Health gets the third biggest share of the budget. Its allocation increases by R3 billion to R249 billion. Of that amount, R8 billion will be distributed to provinces to sustain their COVID- 19 prevention, screening, and testing activities and to improve hospital capacity.

The police budget has been cut by R2 billion to R104.5 billion this year. The Department of Defence sees its budget reduced by R7.5 billion.

The Department of Home Affairs’ budget goes down by R1 billion and the Department of Justice and Correctional Services’ budget remains unchanged at R48.5 billion.

While largely expected, the spending cuts on social services will undoubtedly generate a lot of heated debate in the country.

The finance minister was adamant that the move does not amount to austerity which is a much-hated term by organized labour and other leftist organizations. They are likely to disagree.

Minister Tito Mboweni’s full speech: 

Informal settlements

Finance Minister has proposed new conditional grants to provinces and municipalities to upgrade 900 informal settlements. Communities and community-based organisations will lead the planning and design of upgrades, with R24.8 billion allocated over the next three years to secure occupation and provide basic services.

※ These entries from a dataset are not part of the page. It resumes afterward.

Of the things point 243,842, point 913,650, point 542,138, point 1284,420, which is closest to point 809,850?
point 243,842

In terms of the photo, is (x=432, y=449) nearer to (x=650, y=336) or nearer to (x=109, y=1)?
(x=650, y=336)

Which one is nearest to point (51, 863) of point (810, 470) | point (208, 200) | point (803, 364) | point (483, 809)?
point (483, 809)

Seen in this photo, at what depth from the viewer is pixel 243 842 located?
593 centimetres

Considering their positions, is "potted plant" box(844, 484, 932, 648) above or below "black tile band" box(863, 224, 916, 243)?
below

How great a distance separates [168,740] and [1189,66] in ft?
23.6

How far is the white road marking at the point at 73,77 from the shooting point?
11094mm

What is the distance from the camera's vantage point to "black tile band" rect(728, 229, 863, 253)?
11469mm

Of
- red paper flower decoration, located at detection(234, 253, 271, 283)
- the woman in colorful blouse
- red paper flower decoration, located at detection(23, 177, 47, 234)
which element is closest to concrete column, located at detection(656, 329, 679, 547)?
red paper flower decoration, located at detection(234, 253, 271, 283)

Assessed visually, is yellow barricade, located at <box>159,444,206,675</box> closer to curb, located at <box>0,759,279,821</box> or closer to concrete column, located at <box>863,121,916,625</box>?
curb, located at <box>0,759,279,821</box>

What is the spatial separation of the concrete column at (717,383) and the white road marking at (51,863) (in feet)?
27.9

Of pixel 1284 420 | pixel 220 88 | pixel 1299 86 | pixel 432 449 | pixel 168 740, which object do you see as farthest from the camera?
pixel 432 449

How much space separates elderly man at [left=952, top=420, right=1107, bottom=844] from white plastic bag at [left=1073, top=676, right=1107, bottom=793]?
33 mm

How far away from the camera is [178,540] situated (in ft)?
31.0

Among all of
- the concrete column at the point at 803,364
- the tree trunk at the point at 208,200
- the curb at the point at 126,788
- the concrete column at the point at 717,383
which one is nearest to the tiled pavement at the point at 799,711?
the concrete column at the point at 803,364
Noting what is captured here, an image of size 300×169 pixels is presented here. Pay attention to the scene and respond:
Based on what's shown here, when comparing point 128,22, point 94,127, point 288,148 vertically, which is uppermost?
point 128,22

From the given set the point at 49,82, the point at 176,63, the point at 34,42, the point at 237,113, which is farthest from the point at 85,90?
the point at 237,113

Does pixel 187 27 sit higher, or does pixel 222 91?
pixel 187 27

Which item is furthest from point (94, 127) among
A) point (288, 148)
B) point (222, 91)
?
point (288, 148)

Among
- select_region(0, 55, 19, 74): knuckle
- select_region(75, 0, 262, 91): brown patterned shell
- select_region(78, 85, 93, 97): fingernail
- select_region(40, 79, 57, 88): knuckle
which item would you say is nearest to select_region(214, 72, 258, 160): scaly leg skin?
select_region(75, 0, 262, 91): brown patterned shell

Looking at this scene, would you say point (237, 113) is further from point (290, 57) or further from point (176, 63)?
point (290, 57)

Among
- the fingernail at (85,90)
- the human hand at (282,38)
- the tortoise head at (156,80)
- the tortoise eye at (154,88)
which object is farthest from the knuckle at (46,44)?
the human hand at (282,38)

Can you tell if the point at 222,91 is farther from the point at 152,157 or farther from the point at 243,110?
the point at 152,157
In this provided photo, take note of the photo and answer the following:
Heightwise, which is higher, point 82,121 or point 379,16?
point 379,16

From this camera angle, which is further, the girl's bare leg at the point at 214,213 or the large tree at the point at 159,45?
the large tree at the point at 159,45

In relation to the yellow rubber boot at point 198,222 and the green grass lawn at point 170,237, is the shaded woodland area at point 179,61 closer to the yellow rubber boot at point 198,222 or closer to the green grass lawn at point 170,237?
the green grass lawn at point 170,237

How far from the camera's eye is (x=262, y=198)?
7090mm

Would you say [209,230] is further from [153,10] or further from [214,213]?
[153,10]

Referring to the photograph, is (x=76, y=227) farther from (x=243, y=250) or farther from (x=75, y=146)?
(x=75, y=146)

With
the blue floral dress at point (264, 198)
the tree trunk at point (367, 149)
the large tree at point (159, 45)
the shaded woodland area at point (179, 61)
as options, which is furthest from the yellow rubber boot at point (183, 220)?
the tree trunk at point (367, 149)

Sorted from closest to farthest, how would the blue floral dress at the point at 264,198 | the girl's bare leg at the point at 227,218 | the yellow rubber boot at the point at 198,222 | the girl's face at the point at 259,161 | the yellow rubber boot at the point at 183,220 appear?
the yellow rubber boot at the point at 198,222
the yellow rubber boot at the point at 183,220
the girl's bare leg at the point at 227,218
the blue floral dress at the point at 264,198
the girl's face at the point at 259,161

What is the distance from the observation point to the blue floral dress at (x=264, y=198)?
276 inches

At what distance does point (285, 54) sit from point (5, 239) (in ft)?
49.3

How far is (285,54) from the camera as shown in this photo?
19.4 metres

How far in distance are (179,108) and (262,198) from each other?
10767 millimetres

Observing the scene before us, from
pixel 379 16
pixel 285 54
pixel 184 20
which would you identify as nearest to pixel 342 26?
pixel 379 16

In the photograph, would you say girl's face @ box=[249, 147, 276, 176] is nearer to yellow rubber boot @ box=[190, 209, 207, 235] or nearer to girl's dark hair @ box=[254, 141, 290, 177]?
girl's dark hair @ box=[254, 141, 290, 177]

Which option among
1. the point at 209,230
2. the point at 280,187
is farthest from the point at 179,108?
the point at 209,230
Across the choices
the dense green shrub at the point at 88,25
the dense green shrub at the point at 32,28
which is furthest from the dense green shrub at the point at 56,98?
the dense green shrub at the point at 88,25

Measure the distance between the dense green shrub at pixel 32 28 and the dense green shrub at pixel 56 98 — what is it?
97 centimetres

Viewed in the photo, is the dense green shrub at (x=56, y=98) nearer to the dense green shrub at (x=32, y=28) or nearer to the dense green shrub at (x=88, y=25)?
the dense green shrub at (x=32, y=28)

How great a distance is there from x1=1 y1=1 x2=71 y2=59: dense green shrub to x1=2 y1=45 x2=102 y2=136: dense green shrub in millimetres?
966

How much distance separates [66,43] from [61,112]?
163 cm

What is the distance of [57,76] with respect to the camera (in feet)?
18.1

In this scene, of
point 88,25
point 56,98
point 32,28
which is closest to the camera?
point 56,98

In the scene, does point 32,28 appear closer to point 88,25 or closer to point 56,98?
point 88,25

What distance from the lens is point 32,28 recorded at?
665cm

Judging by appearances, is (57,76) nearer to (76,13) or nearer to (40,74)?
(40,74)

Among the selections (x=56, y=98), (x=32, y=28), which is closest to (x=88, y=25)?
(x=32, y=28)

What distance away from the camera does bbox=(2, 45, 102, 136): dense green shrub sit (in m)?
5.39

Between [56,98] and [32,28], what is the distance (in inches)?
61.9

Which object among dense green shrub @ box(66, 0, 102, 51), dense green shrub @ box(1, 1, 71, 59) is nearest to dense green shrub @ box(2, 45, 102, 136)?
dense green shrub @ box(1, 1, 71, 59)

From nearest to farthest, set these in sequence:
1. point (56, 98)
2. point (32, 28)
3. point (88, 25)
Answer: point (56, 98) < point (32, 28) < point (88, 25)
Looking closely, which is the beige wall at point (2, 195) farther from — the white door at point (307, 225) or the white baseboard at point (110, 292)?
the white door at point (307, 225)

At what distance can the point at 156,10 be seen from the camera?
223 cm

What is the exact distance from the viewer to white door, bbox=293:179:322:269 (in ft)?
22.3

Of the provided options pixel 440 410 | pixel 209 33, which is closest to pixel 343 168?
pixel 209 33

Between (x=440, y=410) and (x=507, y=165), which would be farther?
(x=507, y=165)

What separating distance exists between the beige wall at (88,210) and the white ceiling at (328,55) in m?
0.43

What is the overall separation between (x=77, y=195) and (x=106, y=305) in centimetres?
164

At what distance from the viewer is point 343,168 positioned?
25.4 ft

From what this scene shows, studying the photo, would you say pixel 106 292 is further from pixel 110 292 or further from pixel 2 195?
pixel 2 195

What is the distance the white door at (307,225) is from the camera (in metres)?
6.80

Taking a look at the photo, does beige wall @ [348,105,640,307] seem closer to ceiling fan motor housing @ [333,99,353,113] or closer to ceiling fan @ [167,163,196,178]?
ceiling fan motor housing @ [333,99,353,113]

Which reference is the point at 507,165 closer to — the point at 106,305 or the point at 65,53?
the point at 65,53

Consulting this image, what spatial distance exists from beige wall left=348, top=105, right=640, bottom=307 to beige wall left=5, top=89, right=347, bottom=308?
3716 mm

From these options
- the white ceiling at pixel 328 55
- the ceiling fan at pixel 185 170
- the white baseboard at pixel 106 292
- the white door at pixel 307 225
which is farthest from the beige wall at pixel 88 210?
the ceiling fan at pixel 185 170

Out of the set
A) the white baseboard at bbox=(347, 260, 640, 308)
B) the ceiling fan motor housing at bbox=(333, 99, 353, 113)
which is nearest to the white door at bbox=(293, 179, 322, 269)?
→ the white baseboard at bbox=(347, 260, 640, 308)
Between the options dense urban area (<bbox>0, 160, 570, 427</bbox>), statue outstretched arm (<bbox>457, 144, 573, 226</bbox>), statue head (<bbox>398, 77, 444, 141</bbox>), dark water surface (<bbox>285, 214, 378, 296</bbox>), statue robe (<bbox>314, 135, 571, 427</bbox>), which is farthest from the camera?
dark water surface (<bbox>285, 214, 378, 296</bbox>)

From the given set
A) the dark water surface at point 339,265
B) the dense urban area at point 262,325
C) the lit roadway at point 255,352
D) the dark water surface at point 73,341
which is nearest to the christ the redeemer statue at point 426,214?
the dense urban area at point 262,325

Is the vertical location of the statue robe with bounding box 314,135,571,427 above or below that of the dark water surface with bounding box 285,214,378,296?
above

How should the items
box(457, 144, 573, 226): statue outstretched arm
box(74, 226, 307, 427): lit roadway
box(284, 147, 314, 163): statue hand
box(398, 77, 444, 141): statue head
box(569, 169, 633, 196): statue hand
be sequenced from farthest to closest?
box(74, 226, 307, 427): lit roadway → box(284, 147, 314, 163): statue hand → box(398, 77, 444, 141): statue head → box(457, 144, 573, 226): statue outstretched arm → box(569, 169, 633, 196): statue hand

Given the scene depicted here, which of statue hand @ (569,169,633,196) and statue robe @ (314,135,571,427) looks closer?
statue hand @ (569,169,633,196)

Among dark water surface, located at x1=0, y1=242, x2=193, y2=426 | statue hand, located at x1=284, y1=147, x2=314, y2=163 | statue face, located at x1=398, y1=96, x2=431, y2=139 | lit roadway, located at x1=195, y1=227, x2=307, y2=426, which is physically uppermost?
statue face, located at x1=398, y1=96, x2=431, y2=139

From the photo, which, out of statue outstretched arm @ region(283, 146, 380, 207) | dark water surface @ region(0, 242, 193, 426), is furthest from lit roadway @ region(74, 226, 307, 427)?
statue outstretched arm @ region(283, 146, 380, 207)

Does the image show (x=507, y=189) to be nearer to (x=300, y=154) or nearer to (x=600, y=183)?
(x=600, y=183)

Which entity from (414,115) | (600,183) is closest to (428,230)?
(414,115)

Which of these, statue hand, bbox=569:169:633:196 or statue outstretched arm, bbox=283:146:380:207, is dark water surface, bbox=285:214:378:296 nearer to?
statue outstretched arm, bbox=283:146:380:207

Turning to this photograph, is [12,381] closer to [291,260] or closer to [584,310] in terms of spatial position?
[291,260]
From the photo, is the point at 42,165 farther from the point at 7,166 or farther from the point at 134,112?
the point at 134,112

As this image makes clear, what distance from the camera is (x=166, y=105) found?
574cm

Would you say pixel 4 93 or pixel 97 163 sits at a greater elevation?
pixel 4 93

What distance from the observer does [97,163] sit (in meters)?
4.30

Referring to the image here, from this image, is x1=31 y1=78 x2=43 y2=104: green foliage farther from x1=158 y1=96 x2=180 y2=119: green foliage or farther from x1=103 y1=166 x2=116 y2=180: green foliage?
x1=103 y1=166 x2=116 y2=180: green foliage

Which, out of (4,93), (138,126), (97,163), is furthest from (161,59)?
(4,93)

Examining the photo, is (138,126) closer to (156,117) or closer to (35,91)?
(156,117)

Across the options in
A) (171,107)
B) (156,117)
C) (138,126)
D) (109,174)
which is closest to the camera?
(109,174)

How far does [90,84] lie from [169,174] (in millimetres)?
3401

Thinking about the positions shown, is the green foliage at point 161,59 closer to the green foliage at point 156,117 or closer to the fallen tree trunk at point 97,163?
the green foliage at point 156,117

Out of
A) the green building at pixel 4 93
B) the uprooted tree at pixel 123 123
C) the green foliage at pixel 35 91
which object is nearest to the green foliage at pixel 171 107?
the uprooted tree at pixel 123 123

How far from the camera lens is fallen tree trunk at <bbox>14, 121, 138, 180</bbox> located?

In addition, R14.6 billion is allocated to finalise outstanding land restitution claims and support land reform initiatives, including subsistence and smallholder farmers.

Also, R1.2 billion will be set aside in the blended finance programme earmarked for emerging commercial farmers. “A total MTEF of R7 billion is made available to the land bank.”

There are many priorities but South Africa’s debt repayments are eating into its ability to spend on other things. Senior Research Fellow and Trade Collective and economic analyst, Lebohang Pheko explains:

Wage bill

The 2021 budget proposes marginal salary increases for government employees over the next three years. The budget recommends a 1.2% salary increase for public sector workers in the next three years.

The share of public-service wages is currently sitting at about 47% of government revenues. The government has warned that a departure from this in the forthcoming wage agreement will be unaffordable and compromise debt stabilisation.

“The Minister of Public Service and Administration is working with our partners in organising labour to achieve a fair public sector compensation when new negotiations resume later this year.”